> Assignment
In the passage on the brain drain simulation, what color is the line that shows the expectation E(t) in Figure 3?

*** Passage shown ***

The first event we consider starts from the initial configurations (at t = 0) shown above in Figure 1 and Figure 2. In this case the relevant initial parameters are the following:
cH(0) = 60.5, u[cH(0)] = 0.146, cF(0) = 1.0, u[cF(0)] = 0.003, R1F = 0.2, a = 0.13, E(0) = 0.346.
As one can see, the condition for brain drain out-flow migration at t = 0 stated in eq.(4) is satisfied, since the sum of the expectation and the utility abroad (0.349) overcompensates the utility at home. Running our simulation we want to check whether, for some t > 0, the latter inequality would be reversed: in other words, we look for a value t = σ, in the interval [0,T], which would satisfy the return condition stated in eq.(7). In Figure 3 we show simultaneously, as function of time: the utility at home u[cH(t)] (green line), the utility abroad u[cF(t)] (red line), the expectation E(t) (blue line) and the sum u[cF(t)] + E(t) (black line). We recall that, according to eq. (5), expectation E(t)decreases in time with a rate proportional to the risk aversion. Now, we assume that rE (a) = kEa, with kE = 0.005, that will remain fixed for all our simulations (we will return to this issue later).

*** Data excerpt ***

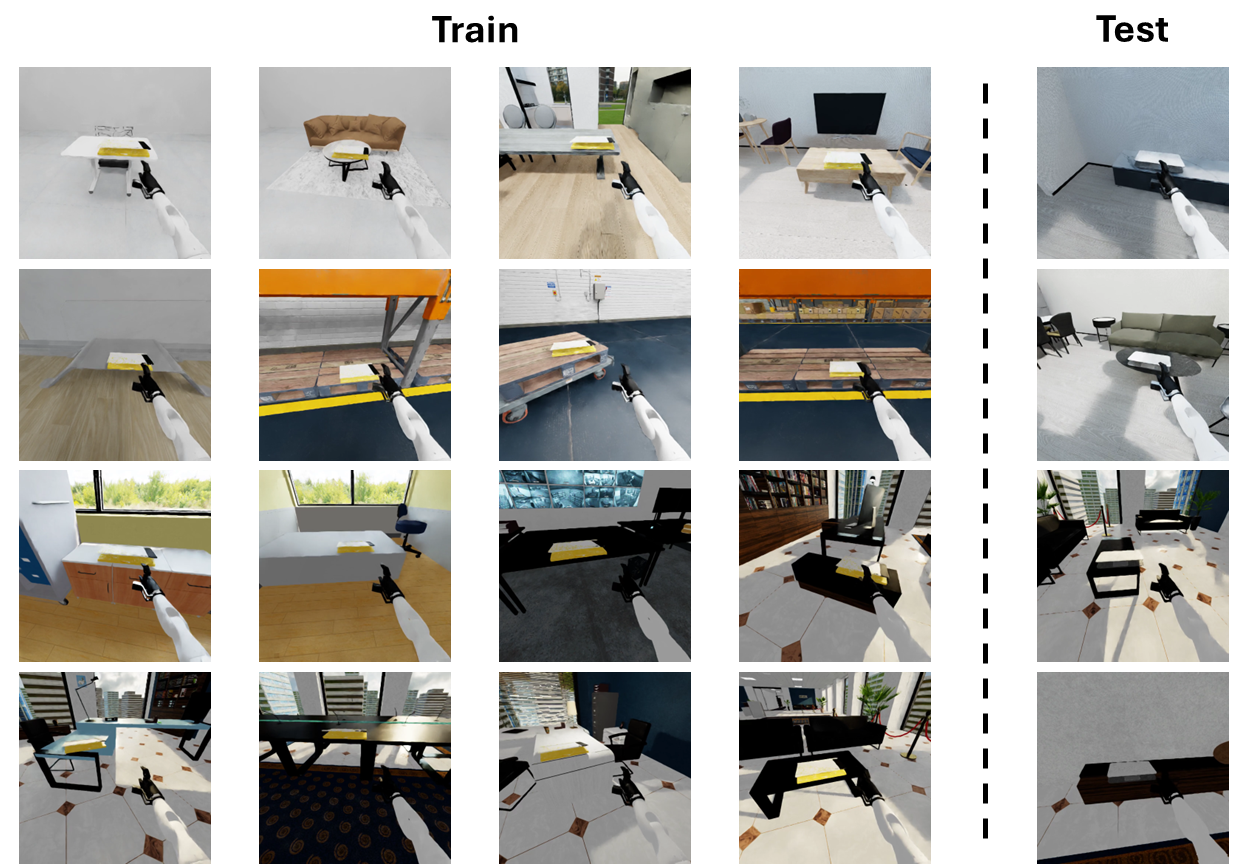 Train

Test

***

> Result for this task
Blue.